Texte à lire:
Le secteur de l'énergie dans son ensemble traverse une mauvaise passe, notamment en Europe, où les prix de gros connaissent une baisse brutale. Pour EDF, celle-ci coïncide de surcroît avec l'ouverture à la concurrence du marché des particuliers. Les résultats présentés en février par l'opérateur historique font état d'un chiffre d'affaires en recul de 5,1% et de 6,7% pour l'excédent d'exploitation brut (EBITDA).

La filière nucléaire française dans la tourmente

Dans ce secteur énergétique en plein bouleversement, le nucléaire est tout particulièrement fragilisé. Il subit le contrecoup de l'accident de Fukushima, qui a tout à la fois incité certains pays à abandonner progressivement cette énergie, et entraîné une hausse des coûts liée à de nouvelles exigences en matière de sécurité. Et se trouve de plus en plus fréquemment en concurrence avec des énergies renouvelables qui ont vu ces dernières années leurs coûts s'effondrer.

Consigne: Extrayez du texte sur le secteur de l'énergie le passage qui débute aux mots « Le secteur de » et s'arrête après « d'exploitation brut (EBITDA). », en le recopiant mot pour mot. Les enregistrements ne servent pas pour ce travail.

Matériel d'étude:
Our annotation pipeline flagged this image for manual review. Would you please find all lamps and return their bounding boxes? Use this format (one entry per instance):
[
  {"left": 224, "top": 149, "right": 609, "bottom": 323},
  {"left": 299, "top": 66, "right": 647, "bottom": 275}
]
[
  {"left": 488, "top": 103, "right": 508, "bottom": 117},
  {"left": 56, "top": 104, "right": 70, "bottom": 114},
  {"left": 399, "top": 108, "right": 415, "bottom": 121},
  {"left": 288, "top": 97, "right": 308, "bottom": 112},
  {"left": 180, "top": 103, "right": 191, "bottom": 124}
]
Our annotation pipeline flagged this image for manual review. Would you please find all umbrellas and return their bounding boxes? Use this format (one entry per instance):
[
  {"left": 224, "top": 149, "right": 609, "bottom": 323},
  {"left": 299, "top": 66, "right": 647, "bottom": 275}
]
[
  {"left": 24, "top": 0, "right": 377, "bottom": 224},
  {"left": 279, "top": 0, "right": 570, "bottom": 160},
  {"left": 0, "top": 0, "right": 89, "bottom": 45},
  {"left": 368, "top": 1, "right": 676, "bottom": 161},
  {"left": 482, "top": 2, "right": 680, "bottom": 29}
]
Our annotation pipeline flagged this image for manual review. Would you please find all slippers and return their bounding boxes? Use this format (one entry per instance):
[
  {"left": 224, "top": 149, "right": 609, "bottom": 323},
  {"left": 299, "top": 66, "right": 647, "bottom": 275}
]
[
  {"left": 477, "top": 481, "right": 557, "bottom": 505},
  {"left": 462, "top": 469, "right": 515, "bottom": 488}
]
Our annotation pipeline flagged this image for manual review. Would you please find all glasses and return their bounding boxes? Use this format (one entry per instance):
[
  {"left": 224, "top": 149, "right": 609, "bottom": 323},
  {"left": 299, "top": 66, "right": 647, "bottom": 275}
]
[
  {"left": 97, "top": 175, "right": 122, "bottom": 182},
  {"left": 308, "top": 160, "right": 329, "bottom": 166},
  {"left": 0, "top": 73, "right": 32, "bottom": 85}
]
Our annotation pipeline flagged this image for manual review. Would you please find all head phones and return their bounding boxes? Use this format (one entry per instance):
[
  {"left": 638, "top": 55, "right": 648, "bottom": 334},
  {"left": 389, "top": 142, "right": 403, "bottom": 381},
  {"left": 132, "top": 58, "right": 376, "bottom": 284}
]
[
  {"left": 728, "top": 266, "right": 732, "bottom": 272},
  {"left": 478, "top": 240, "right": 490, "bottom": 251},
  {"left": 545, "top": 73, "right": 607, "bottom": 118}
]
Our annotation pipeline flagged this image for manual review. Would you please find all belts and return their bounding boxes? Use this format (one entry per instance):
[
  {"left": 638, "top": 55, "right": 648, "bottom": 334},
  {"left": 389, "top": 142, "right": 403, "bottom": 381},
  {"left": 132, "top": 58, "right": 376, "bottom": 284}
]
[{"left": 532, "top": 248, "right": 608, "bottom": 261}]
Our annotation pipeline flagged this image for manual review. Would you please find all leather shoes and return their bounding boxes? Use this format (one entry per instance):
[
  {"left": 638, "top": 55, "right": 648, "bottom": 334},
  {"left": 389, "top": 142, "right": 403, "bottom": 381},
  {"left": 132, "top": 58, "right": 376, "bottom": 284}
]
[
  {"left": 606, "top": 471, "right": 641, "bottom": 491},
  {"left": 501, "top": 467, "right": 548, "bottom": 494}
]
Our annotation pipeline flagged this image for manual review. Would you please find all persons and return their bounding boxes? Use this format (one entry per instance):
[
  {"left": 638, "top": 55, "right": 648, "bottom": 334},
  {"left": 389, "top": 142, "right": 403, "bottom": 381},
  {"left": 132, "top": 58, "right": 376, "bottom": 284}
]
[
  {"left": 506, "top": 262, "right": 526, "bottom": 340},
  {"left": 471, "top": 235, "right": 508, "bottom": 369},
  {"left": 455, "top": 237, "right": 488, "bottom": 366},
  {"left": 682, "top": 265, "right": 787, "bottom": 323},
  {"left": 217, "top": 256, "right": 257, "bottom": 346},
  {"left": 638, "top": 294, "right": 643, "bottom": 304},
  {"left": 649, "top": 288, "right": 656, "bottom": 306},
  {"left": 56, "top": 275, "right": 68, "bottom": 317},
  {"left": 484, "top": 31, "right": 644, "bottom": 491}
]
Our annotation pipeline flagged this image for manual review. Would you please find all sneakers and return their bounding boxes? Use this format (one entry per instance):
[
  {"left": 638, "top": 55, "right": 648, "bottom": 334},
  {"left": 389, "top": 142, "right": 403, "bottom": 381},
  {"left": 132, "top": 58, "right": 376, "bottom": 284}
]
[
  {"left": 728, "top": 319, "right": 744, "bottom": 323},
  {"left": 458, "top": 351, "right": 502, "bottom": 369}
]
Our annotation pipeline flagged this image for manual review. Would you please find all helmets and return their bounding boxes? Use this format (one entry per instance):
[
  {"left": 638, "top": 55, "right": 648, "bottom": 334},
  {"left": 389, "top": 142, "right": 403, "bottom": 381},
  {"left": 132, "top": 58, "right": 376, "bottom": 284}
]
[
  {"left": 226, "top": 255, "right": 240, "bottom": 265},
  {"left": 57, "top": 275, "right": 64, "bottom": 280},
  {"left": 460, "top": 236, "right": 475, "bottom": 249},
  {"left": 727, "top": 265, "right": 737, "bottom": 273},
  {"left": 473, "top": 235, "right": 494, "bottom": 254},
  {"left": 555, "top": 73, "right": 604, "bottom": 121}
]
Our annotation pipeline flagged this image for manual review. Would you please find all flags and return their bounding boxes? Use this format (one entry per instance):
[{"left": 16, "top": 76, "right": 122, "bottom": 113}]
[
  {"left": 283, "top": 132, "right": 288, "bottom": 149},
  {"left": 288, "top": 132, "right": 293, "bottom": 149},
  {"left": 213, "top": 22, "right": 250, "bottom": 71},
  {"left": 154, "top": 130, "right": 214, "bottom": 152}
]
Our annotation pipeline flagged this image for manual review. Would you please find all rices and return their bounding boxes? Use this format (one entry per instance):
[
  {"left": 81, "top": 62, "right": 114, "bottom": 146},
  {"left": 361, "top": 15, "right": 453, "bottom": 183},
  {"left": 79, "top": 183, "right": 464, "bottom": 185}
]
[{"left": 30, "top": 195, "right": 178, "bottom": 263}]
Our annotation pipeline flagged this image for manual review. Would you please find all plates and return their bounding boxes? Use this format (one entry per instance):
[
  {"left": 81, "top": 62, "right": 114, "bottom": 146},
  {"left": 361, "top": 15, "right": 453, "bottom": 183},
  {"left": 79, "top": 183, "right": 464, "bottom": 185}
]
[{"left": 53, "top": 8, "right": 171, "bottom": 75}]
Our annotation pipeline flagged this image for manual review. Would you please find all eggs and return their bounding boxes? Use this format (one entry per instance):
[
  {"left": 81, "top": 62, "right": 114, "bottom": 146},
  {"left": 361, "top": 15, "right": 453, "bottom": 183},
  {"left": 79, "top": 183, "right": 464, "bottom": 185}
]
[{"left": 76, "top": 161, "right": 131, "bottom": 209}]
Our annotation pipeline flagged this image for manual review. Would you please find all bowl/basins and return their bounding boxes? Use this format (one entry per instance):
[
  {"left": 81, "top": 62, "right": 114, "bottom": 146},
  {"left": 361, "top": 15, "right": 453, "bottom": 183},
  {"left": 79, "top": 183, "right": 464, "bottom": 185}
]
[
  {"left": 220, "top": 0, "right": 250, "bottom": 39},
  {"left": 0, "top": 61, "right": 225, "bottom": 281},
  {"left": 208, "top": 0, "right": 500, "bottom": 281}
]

Réponse:
Le secteur de l'énergie dans son ensemble traverse une mauvaise passe, notamment en Europe, où les prix de gros connaissent une baisse brutale. Pour EDF, celle-ci coïncide de surcroît avec l'ouverture à la concurrence du marché des particuliers. Les résultats présentés en février par l'opérateur historique font état d'un chiffre d'affaires en recul de 5,1% et de 6,7% pour l'excédent d'exploitation brut (EBITDA).